Stars including Mel Brooks, Dick Van Dyke, George Clooney and Russell Crowe have paid tribute to the late comedy great Carl Reiner, calling him “a gem”.
Reiner died aged 98 of natural causes on Monday at his home in Beverly Hills, his assistant Judy Nagy confirmed.
He helped to create The Dick Van Dyke Show, and had a partnership with Brooks.
“Carl was a giant,” tweeted Brooks, who first met Reiner in 1950 on Your Show of Shows.
“Unmatched in his contributions to entertainment, he created comedy gems,” he went on.
He added of his “best friend” and comedy partner that “there was no better straight man in the world”.
Reacting to the news, Van Dyke commented that Reiner was his “idol”. He tweeted: “He had a deeper understanding of the human condition, than I think even he was aware of.
“Kind, gentle, compassionate, empathetic and wise. His scripts were never just funny, they always had something to say about us.”
The prolific writer, comedian, director and actor also directed several films including Steve Martin vehicles The Jerk (1979) and All of Me (1984).
He was in 2001’s Ocean’s Eleven and its two sequels as conman Saul Bloom.
Clooney, who played Danny Ocean, told Variety: “Carl Reiner made every room he walked into funnier, smarter, kinder. It all seemed so effortless. What an incredible gift he gave us all.”
Gladiator star Crowe also called Reiner “a gem”, recalling hosting the annual Directors Guild of America Awards alongside the late actor on several occasions.
“By the third year I was totally comfortable in that environment and made a little remark from the stage about how much I enjoyed seeing and being with Carl and what an honour it was,” Crowe wrote on Twitter.
“When I left the stage that third year, Carl turned to the audience and dead panned, ‘I’ve never met that guy before in my life’.”
Reiner also acted in films such as The Russians Are Coming, The Russians Are Coming (1966).

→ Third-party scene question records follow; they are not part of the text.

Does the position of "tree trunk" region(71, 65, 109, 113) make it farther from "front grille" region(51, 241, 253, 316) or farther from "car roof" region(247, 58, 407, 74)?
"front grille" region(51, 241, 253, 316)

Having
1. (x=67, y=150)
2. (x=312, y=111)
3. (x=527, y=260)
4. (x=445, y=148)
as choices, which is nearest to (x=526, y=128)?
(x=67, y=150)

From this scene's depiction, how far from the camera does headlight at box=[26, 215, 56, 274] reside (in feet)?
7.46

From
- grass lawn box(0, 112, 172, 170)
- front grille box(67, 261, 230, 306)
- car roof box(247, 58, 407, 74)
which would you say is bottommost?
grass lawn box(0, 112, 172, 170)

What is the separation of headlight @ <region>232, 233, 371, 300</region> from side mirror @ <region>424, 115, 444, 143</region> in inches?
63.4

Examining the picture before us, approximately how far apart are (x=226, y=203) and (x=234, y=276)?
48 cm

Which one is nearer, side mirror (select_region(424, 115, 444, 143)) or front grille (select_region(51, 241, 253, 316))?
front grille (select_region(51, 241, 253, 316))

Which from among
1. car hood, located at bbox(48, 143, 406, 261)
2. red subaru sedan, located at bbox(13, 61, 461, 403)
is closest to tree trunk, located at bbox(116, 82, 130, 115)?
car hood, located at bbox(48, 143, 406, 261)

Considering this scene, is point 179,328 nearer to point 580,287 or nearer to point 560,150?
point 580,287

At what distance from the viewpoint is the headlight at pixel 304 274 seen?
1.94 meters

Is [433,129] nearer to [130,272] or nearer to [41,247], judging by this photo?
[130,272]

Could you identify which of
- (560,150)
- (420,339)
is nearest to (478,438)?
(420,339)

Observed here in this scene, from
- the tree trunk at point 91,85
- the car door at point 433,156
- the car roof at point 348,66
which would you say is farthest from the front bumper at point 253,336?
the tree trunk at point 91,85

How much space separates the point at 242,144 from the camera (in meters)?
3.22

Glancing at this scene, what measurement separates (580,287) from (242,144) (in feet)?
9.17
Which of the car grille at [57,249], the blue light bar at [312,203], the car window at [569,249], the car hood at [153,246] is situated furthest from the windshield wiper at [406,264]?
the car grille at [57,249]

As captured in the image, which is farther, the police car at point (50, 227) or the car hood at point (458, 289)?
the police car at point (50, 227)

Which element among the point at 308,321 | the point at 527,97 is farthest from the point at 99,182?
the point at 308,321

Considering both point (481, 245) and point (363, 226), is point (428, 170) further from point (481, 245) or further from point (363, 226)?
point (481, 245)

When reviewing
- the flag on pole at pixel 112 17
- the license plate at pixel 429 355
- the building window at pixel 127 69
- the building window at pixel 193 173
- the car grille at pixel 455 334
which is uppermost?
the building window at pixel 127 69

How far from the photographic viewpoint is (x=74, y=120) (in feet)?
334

He was a close friend of fellow sketchwriter Brooks, and the pair found a new audience with their 2000 Year Old Man routines, which spawned books and an animated TV special.
Reiner’s agent recently posted a picture of the pair supporting the Black Lives Matter movement along with Reiner’s daughter.
In his 90s, virtually every day in Beverly Hills, Reiner met with Brooks, after they both lost their wives, and they would sit on Reiner’s sofa watching movies, telling jokes and recalling a lifetime of comedy.
Reiner started acting in the US army during World War Two. In the 1950s, fellow writers on Your Show of Shows included Brooks and Neil Simon, creating a combination of silliness and satire.
He won several Emmys writing and producing the Dick Van Dyke Show, in which he played temperamental variety show host Alan Brady, the boss of Van Dyke’s character, Rob Petrie.
A reprisal of his Alan Brady role three decades later, for a guest turn on the 1990s sitcom Mad About You, earned Reiner another Emmy.
His directing credits included 1977 comedy film Oh God!, starring George Burns, and more Steve Martin films including Dead Men Don’t Wear Plaid and The Man with Two Brains.
Reiner also starred on Broadway and wrote many books, including several for children.
He was still doing voice roles in his 90s and had a key role in a documentary about people who keep busy into their tenth decade, titled If You’re Not in the Obit, Eat Breakfast.
Reiner once wrote in his book My Anecdotal Life: “Inviting people to laugh at you while you are laughing at yourself is a good thing to do. You may be the fool but you are the fool in charge.”
Tributes have been paid by stars including William Shatner and Rosanna Arquette.
He leaves three children, artist Annie, artist Lucas and actor and director Rob Reiner – behind the likes of This is Spinal Tap, The Princess Bride, Stand By Me, A Few Good Men and When Harry Met Sally.
Reiner’s wife of 64 years, Estelle, died in 2008.